Self-awareness, not just awareness of others, is also key, and Johnson says YOL’s program encourages participants to “engage in self-reflection and how much time they’re actually spending in a certain state. Because ultimately, that’s what’s going to bear the greatest fruit: … people’s own ability to be aware of when they’re in the right state for the task at hand.”
Of course, many leaders, especially as they climb the ranks, have few opportunities to receive leadership feedback, notes Terry Traut, CEO of training company Entelechy. “Mindful leaders develop the ability to deliberately look for the impacts they have on others and then deliberately choose among alternate actions to increase their effectiveness,” he says. “We need to teach leaders how to ask questions, how to solicit input, how to listen and how to use the information they receive.”
Using self- and other assessments (Wilbur recommends a 360 assessment) can also be a good starting place to help leaders become more mindful. To that end, says Cutchall, it’s also important to nurture an environment that encourages employees to understand themselves deeply. In such a culture, “you see more openness around new topics and areas of respectful disagreement. You hear and see more and diverse voices at the table for creative and strategic conversations. The lines of hierarchical management are not seen, but, rather, the juxtaposition of various roles and levels within the organization are encouraged and celebrated.”
Jindal notes that mindfulness is a practice, so “residential training or longer workshops where leaders can practice the techniques to center themselves” are the best way to train it. Workshops should include “scenarios that might trigger a reactive response” and enable leaders to practice alternative responses. For mindfulness novices, she recommends slowly introducing mindfulness concepts over a longer period of time.
Cooke recommends a mix of instruction, practice, feedback and peer-to-peer coaching, and Mohr says that there is no one-size-fits-all model for mindful leadership training. The best way to develop mindfulness habits is practice, she says, echoing Jindal when she adds that “a one-time learning event is not likely to produce long-term results that will change behaviors in the workplace.”
YOL uses a unique approach to help organizations develop mindful leaders. It began as a retreat company and now offers corporate training that “combines thematic activities with mindfulness-based service engagement or volunteering,” according to Cherner. They offer training to both executives and emerging leaders, as well as teams.
Self-directed learning can also be an effective way to learn mindfulness skills, says Smith, and it can also fit better in a busy leader’s schedule. Find online courses “that include both didactic and experiential components,” and encourage the use of apps and master classes.

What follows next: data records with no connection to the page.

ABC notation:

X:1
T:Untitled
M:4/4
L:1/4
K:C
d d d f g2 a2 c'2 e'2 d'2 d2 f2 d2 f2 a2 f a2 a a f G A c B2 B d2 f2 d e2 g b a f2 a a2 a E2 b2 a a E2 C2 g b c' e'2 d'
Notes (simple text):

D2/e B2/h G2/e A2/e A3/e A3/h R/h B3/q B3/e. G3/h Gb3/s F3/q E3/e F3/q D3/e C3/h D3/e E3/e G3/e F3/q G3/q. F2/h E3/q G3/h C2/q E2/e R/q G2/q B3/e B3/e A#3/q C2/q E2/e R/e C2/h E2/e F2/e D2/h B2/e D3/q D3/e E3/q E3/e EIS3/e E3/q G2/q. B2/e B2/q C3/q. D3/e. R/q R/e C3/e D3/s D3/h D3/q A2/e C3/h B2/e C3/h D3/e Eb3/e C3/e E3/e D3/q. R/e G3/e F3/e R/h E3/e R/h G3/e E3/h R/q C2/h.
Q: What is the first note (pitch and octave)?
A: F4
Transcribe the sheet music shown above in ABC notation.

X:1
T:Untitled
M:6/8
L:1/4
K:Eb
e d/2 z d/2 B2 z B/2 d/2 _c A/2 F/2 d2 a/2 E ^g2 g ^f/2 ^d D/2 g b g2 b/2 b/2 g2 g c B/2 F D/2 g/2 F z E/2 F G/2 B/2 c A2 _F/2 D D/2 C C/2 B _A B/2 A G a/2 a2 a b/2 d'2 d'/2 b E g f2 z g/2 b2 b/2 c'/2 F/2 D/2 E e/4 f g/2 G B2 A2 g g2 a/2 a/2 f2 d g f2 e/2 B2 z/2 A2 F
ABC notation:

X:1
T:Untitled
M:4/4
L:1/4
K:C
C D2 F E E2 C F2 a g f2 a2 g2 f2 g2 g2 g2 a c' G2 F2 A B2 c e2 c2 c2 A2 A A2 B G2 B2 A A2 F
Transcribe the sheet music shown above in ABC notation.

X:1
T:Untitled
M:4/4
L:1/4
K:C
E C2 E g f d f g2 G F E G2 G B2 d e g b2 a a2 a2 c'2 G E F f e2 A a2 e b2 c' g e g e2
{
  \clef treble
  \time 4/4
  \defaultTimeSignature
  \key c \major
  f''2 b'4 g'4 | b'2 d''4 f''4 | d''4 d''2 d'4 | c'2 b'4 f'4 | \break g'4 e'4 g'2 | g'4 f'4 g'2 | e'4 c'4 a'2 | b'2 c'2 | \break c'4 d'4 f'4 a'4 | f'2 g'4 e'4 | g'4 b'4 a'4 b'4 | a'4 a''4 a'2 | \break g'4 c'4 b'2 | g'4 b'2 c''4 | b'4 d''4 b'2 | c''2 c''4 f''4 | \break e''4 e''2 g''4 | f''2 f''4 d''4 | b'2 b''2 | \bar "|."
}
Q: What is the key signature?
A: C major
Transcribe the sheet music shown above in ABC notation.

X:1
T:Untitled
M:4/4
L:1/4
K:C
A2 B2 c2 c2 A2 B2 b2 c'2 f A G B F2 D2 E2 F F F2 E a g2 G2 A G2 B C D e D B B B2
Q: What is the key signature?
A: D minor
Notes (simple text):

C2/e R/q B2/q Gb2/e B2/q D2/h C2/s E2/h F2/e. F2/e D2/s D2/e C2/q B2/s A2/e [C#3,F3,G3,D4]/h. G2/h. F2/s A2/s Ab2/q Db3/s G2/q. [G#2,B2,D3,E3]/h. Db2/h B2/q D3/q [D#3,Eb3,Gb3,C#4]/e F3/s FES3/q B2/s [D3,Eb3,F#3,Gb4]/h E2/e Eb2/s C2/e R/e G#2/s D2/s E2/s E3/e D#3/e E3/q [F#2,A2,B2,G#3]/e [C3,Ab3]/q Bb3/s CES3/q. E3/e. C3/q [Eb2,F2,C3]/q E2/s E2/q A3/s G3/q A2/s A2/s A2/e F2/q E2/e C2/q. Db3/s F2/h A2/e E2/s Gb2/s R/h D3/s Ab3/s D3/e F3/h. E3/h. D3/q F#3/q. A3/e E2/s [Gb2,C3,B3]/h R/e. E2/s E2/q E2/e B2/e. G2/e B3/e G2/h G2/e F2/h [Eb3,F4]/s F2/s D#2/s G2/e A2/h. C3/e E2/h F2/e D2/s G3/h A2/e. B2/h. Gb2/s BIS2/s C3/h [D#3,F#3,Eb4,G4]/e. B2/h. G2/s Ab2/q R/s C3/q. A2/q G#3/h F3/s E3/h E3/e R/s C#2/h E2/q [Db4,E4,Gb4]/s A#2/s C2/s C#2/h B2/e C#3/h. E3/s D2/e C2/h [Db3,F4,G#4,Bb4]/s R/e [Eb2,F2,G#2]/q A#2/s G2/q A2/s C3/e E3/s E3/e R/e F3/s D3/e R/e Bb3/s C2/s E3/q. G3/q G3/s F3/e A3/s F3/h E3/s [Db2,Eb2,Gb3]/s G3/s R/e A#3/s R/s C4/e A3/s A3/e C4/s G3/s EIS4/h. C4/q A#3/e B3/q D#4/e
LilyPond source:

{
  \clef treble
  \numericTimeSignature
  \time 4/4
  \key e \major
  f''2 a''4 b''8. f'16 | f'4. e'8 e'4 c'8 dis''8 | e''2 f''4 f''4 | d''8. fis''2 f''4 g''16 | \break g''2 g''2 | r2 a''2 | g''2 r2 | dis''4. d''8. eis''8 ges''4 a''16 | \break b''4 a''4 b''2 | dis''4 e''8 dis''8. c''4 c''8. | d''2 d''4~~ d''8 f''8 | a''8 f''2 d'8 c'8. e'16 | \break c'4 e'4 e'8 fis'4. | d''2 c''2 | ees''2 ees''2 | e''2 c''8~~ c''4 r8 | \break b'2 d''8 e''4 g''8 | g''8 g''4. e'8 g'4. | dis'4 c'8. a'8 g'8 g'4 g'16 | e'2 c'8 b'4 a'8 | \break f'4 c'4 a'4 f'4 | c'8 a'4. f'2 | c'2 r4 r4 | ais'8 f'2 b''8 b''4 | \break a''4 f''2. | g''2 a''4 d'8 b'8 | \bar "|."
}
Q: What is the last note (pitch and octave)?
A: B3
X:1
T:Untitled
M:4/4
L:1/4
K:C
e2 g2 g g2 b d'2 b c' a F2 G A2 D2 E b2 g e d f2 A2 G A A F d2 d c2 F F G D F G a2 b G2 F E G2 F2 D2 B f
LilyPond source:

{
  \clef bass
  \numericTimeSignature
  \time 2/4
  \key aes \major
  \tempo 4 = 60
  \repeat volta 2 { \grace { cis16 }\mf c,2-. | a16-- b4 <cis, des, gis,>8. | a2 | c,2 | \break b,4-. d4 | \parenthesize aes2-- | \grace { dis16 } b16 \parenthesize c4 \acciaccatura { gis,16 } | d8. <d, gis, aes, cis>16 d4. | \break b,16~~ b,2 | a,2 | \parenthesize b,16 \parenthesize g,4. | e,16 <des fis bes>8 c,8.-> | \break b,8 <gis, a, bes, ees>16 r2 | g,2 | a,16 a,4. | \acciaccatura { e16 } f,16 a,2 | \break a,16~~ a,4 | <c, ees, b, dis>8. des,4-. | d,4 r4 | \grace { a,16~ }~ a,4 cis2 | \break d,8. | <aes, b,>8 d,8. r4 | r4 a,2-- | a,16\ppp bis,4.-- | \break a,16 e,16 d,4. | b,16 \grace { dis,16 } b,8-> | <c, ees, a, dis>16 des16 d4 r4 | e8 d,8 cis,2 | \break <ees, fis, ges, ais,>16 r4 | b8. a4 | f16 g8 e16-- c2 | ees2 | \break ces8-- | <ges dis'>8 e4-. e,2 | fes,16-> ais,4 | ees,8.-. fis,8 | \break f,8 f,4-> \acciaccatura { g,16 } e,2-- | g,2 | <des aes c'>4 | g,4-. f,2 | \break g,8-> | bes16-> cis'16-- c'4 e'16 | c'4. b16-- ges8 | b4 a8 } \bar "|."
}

Ultimately, says Johnson, the most important part of mindful leadership “is actually the practice of mindfulness. And oftentimes, when people think about mindfulness, they think of meditation and time on the meditation cushion. And while that’s valuable and necessary for some people, mindfulness is something that can be practiced on the cushion, but it’s really practiced for use in everyday life.”
Similarly, Carey says, encourage leaders to adopt a daily mindfulness practice that works for them — anything from running or swimming to playing an instrument or journaling — and to reflect at the end of each day will help them develop the mindfulness that helps them attend to and care for each person who works for them. “That is the hallmark of a truly successful person,” she adds.